---------- Available records
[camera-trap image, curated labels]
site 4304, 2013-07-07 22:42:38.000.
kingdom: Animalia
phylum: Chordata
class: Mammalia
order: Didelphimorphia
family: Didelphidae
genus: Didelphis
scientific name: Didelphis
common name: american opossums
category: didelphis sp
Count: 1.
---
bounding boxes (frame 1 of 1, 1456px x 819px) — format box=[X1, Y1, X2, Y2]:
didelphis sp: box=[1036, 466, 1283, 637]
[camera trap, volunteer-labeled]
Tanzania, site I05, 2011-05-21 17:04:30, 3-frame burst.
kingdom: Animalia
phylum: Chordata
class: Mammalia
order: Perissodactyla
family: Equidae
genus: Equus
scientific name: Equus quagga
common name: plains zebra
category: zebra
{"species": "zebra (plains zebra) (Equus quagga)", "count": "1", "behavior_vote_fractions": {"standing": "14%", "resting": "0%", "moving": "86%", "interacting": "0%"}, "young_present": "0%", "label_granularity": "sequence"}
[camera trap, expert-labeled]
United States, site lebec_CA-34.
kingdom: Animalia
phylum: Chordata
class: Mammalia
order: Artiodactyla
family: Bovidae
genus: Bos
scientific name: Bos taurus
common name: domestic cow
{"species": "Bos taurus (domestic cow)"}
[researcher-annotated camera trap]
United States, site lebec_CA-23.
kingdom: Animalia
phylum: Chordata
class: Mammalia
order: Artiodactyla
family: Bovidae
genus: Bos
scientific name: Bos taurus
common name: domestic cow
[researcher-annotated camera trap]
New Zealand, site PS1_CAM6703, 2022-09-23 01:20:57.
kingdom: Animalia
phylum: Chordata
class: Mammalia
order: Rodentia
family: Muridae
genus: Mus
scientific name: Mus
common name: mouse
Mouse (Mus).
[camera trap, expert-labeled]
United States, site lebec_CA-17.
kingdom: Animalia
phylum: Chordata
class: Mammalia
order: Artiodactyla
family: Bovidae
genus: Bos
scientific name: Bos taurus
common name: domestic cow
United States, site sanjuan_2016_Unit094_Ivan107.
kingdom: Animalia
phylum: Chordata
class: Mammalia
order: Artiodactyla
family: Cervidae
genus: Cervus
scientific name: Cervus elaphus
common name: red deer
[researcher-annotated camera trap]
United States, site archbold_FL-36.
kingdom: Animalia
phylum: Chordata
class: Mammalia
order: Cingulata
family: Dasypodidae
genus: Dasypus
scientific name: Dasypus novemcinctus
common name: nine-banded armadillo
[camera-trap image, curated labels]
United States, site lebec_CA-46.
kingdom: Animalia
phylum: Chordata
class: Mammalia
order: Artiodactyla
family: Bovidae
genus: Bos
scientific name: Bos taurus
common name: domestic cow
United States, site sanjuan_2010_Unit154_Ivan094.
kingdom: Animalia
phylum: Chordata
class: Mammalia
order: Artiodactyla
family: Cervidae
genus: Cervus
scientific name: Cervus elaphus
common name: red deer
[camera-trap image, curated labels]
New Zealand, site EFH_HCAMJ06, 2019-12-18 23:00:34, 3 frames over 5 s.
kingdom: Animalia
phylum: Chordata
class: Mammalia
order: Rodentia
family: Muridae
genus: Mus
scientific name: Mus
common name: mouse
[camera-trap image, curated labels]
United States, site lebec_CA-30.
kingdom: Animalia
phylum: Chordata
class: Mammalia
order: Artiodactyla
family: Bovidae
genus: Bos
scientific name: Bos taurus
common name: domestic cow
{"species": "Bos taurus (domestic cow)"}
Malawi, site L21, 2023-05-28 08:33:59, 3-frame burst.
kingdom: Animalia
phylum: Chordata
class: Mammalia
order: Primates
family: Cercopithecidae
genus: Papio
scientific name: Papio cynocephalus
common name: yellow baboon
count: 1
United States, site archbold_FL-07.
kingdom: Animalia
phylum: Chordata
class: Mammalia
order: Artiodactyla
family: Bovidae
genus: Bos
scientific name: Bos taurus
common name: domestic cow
--------------------
Your assignment: Return each line above exactly.

Answer box:
[camera-trap image, curated labels]
site 4304, 2013-07-07 22:42:38.000.
kingdom: Animalia
phylum: Chordata
class: Mammalia
order: Didelphimorphia
family: Didelphidae
genus: Didelphis
scientific name: Didelphis
common name: american opossums
category: didelphis sp
Count: 1.
---
bounding boxes (frame 1 of 1, 1456px x 819px) — format box=[X1, Y1, X2, Y2]:
didelphis sp: box=[1036, 466, 1283, 637]
[camera trap, volunteer-labeled]
Tanzania, site I05, 2011-05-21 17:04:30, 3-frame burst.
kingdom: Animalia
phylum: Chordata
class: Mammalia
order: Perissodactyla
family: Equidae
genus: Equus
scientific name: Equus quagga
common name: plains zebra
category: zebra
{"species": "zebra (plains zebra) (Equus quagga)", "count": "1", "behavior_vote_fractions": {"standing": "14%", "resting": "0%", "moving": "86%", "interacting": "0%"}, "young_present": "0%", "label_granularity": "sequence"}
[camera trap, expert-labeled]
United States, site lebec_CA-34.
kingdom: Animalia
phylum: Chordata
class: Mammalia
order: Artiodactyla
family: Bovidae
genus: Bos
scientific name: Bos taurus
common name: domestic cow
{"species": "Bos taurus (domestic cow)"}
[researcher-annotated camera trap]
United States, site lebec_CA-23.
kingdom: Animalia
phylum: Chordata
class: Mammalia
order: Artiodactyla
family: Bovidae
genus: Bos
scientific name: Bos taurus
common name: domestic cow
[researcher-annotated camera trap]
New Zealand, site PS1_CAM6703, 2022-09-23 01:20:57.
kingdom: Animalia
phylum: Chordata
class: Mammalia
order: Rodentia
family: Muridae
genus: Mus
scientific name: Mus
common name: mouse
Mouse (Mus).
[camera trap, expert-labeled]
United States, site lebec_CA-17.
kingdom: Animalia
phylum: Chordata
class: Mammalia
order: Artiodactyla
family: Bovidae
genus: Bos
scientific name: Bos taurus
common name: domestic cow
United States, site sanjuan_2016_Unit094_Ivan107.
kingdom: Animalia
phylum: Chordata
class: Mammalia
order: Artiodactyla
family: Cervidae
genus: Cervus
scientific name: Cervus elaphus
common name: red deer
[researcher-annotated camera trap]
United States, site archbold_FL-36.
kingdom: Animalia
phylum: Chordata
class: Mammalia
order: Cingulata
family: Dasypodidae
genus: Dasypus
scientific name: Dasypus novemcinctus
common name: nine-banded armadillo
[camera-trap image, curated labels]
United States, site lebec_CA-46.
kingdom: Animalia
phylum: Chordata
class: Mammalia
order: Artiodactyla
family: Bovidae
genus: Bos
scientific name: Bos taurus
common name: domestic cow
United States, site sanjuan_2010_Unit154_Ivan094.
kingdom: Animalia
phylum: Chordata
class: Mammalia
order: Artiodactyla
family: Cervidae
genus: Cervus
scientific name: Cervus elaphus
common name: red deer
[camera-trap image, curated labels]
New Zealand, site EFH_HCAMJ06, 2019-12-18 23:00:34, 3 frames over 5 s.
kingdom: Animalia
phylum: Chordata
class: Mammalia
order: Rodentia
family: Muridae
genus: Mus
scientific name: Mus
common name: mouse
[camera-trap image, curated labels]
United States, site lebec_CA-30.
kingdom: Animalia
phylum: Chordata
class: Mammalia
order: Artiodactyla
family: Bovidae
genus: Bos
scientific name: Bos taurus
common name: domestic cow
{"species": "Bos taurus (domestic cow)"}
Malawi, site L21, 2023-05-28 08:33:59, 3-frame burst.
kingdom: Animalia
phylum: Chordata
class: Mammalia
order: Primates
family: Cercopithecidae
genus: Papio
scientific name: Papio cynocephalus
common name: yellow baboon
count: 1
United States, site archbold_FL-07.
kingdom: Animalia
phylum: Chordata
class: Mammalia
order: Artiodactyla
family: Bovidae
genus: Bos
scientific name: Bos taurus
common name: domestic cow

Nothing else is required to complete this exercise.